Your tasks ▸
(1) Answer these questions about the passage on Ontario's Construction Act:
(a) On what date did the final phase of the reformed Construction Act come into force?
(b) Which groups will need guidance in adapting to the new laws and regulations?
(c) What often cannot happen once lien rights expire?
(2) Rewrite the lines of the records between the line containing "do you observe?" and the line containing "Checking this photo, out", inclusive, as a JSON list of strings. Use one string per line and leave out blank lines.

Text to read ▸
-=-=-=-=-
On October 1, 2019, the final phase of Ontario’s recently reformed Construction Act came into force, bringing far-ranging amendments to the way construction contract disputes will be resolved in the province, as well as legislated timelines to pay for supplies and materials in the construction supply chain.

Contractors, trades, property owners, lawyers, and lenders alike will need guidance in how to adapt to the new laws and regulations. Now that construction law reform has achieved “substantial completion” in Ontario, there are a few major features of the new legislation that all lawyers should become familiar with.

Client Service Opportunities, and Professional Negligence Risk, have Grown

Opportunities to provide clients with additional services and advice in the construction law context have grown with the introduction of the new Construction Act. Alongside those opportunities, lawyers’ risk of committing professional negligence has increased significantly. As a preliminary matter, legal practitioners in Ontario will want to ensure that their construction-related advice is in sync with the correct legislation and the applicable timelines.

Despite the fact that the new Construction Act has completely come into force, previous versions of the legislation and shorter limitation periods to lien will continue to apply to certain contracts. Different versions of the Act may even apply to different contracts on the same project. Ontario’s construction law-related limitations periods remain among the shortest, most harsh and unforgiving out of many sub-specialties in Canadian litigation. Once lien rights expire, they often cannot be revived. That makes it crucial to identify relevant lien deadlines before it is too late.
-=-=-=-=-
Dataset records ▸
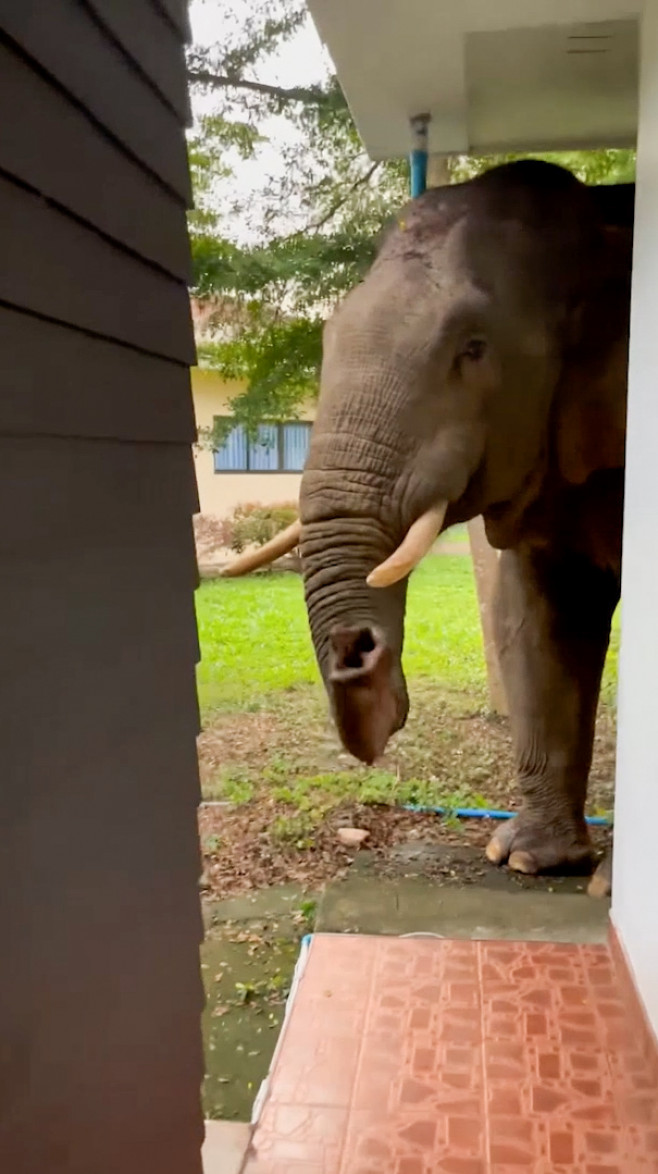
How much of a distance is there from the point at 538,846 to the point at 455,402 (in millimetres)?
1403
-=-=-=-=-
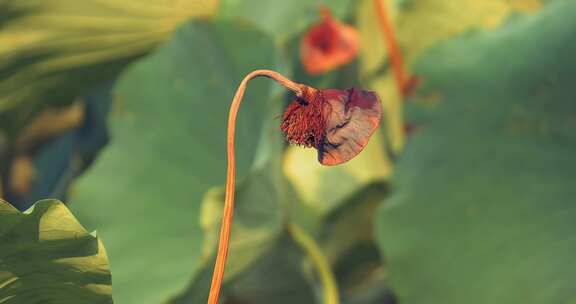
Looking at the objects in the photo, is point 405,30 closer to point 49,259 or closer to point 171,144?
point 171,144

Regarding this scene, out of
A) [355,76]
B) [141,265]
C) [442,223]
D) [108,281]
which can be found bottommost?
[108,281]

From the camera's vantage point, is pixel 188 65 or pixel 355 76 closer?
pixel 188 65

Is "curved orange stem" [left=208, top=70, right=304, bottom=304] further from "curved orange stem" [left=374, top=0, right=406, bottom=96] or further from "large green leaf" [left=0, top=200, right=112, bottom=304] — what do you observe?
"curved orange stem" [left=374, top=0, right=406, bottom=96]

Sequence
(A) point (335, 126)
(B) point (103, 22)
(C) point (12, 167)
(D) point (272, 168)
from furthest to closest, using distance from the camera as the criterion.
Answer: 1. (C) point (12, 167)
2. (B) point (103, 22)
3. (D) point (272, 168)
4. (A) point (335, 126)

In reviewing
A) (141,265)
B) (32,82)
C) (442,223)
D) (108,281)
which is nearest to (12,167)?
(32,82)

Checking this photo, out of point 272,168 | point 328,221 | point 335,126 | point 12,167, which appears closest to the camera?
-=-=-=-=-
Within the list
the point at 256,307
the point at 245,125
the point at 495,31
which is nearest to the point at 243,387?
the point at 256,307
-=-=-=-=-
Solutions for each task ▸
(1)
(a) October 1, 2019.
(b) Contractors, trades, property owners, lawyers, and lenders.
(c) They often cannot be revived.

(2)
[
  "Is \"curved orange stem\" [left=208, top=70, right=304, bottom=304] further from \"curved orange stem\" [left=374, top=0, right=406, bottom=96] or further from \"large green leaf\" [left=0, top=200, right=112, bottom=304] — what do you observe?",
  "\"curved orange stem\" [left=374, top=0, right=406, bottom=96]",
  "Sequence",
  "(A) point (335, 126)",
  "(B) point (103, 22)",
  "(C) point (12, 167)",
  "(D) point (272, 168)",
  "from furthest to closest, using distance from the camera as the criterion.",
  "Answer: 1. (C) point (12, 167)",
  "2. (B) point (103, 22)",
  "3. (D) point (272, 168)",
  "4. (A) point (335, 126)",
  "In reviewing",
  "A) (141,265)",
  "B) (32,82)",
  "C) (442,223)",
  "D) (108,281)",
  "which is nearest to (12,167)?",
  "(32,82)",
  "Checking this photo, out of point 272,168 | point 328,221 | point 335,126 | point 12,167, which appears closest to the camera?"
]